Agner Pastrana also felt home at Kukulcán as soon as he started attending some of the workshops provided by the organization, almost three years ago. He felt empowered by the information he received and started working with Kukulcán to educate others and leading activities in the organization’s headquarters, as well as in nightclubs and many other places where young people congregate. Agner explains that the fact that he is not obviously gay makes it easy for him to approach different groups of people. “There are some people that are not as tolerant, some older people, some parents can be less open minded so the fact that they don’t realize that I am gay right away allows them to actually listen to what I have to say,” the 21-year-old explains.

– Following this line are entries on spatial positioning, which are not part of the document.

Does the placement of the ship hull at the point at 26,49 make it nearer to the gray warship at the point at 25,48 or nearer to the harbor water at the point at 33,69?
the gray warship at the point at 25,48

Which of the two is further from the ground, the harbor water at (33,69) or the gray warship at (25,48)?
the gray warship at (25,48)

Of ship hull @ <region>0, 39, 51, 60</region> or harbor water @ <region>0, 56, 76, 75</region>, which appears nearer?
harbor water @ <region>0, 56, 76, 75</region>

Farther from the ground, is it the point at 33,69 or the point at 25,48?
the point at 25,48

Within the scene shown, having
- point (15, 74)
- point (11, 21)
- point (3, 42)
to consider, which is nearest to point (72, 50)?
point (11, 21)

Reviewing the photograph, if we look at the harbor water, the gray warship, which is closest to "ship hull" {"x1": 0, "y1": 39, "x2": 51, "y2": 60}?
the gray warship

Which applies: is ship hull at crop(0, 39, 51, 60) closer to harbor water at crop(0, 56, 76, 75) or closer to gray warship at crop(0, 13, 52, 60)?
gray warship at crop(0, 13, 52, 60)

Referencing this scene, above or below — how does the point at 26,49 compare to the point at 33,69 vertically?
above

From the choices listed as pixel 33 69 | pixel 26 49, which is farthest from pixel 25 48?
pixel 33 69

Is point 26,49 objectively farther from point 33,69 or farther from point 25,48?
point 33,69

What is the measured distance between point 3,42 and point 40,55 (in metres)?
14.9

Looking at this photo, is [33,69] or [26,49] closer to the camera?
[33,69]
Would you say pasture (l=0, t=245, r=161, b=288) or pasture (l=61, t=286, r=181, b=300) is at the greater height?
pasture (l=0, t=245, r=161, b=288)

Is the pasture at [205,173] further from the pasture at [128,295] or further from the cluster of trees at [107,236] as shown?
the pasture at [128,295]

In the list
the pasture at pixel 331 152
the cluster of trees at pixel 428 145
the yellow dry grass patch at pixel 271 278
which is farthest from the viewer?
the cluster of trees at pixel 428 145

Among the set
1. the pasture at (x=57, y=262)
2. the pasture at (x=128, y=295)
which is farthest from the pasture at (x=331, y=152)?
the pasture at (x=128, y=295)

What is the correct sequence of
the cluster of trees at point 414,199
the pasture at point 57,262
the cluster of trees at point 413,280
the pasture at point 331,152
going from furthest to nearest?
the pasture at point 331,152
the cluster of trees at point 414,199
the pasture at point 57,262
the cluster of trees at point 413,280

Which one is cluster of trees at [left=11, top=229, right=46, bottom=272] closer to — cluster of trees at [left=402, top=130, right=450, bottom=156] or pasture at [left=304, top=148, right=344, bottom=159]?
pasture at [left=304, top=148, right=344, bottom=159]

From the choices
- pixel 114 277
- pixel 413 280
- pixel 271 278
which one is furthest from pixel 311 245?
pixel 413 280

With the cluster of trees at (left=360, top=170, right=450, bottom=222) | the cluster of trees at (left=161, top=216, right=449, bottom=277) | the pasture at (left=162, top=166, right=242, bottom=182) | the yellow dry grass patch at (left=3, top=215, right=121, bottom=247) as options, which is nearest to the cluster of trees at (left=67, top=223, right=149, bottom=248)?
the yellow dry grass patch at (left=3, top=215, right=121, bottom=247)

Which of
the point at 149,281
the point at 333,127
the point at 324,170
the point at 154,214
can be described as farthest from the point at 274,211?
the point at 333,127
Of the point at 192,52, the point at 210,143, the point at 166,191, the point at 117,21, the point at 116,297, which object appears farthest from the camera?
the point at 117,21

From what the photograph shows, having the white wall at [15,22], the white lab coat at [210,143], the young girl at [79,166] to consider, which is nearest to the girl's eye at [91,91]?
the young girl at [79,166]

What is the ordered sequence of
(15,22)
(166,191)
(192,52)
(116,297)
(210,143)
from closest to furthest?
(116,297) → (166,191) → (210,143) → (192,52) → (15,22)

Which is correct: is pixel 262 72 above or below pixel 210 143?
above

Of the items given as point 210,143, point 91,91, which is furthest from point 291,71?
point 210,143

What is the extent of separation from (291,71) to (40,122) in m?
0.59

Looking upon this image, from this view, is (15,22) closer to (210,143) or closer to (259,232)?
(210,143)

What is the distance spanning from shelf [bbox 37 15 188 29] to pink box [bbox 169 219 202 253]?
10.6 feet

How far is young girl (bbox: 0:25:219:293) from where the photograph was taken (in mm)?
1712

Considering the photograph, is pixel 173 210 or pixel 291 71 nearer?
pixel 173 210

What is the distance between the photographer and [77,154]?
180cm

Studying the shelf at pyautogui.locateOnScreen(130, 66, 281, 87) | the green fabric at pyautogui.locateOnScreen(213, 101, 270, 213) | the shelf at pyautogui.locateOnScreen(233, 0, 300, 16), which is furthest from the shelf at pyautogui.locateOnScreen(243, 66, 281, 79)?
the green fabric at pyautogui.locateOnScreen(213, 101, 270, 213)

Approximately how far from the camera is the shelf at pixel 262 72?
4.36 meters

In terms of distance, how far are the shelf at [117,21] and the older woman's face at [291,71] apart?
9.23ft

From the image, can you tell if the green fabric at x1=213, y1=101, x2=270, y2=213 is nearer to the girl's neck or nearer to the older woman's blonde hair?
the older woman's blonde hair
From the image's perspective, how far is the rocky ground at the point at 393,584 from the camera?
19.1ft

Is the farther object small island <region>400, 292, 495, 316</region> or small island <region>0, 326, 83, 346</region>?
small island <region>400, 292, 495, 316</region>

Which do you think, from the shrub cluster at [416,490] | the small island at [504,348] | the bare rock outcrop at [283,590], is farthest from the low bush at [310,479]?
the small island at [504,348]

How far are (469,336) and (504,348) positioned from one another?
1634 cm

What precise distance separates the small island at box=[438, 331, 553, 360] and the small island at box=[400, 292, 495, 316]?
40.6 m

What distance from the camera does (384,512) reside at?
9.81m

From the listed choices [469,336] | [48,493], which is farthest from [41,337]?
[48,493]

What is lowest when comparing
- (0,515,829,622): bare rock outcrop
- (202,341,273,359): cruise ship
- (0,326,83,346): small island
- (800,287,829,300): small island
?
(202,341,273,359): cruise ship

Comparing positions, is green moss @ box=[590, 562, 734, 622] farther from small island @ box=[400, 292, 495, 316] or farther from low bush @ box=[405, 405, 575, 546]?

Kukulcán has made him more tolerant too. He admits that before he started attending meetings at the association, he had a hard time accepting the transgender population. In the past, he would avoid being seen with people who were openly gay. “I have really gotten over these feelings. I am in peace with my own choices and accept other people’s choices as well. Our organization reaches out to many parts of the GBLT community so that we get to know and respect each other.”
At 24, Carlos is already a veteran. He joined the association when he was 18 when a former partner insisted he attend a workshop. He admits that when he first started attending the meetings he had very little information and led what can be perceived as an unsafe lifestyle. Now, aware of the risks, he says he reflects on his past actions and looks at things more carefully. Carlos enjoys his work at Kukulcán, particularly reaching out to teenagers, whose impulsive behavior can make them particularly vulnerable. He also plans to go to college and major in psychology and credits Kukulcán with widening his horizons and making it possible for him to accept himself and the choices he has made. “There is a lot of work to be done, especially with the younger generations, but we are definitely moving in the right direction,” he concludes.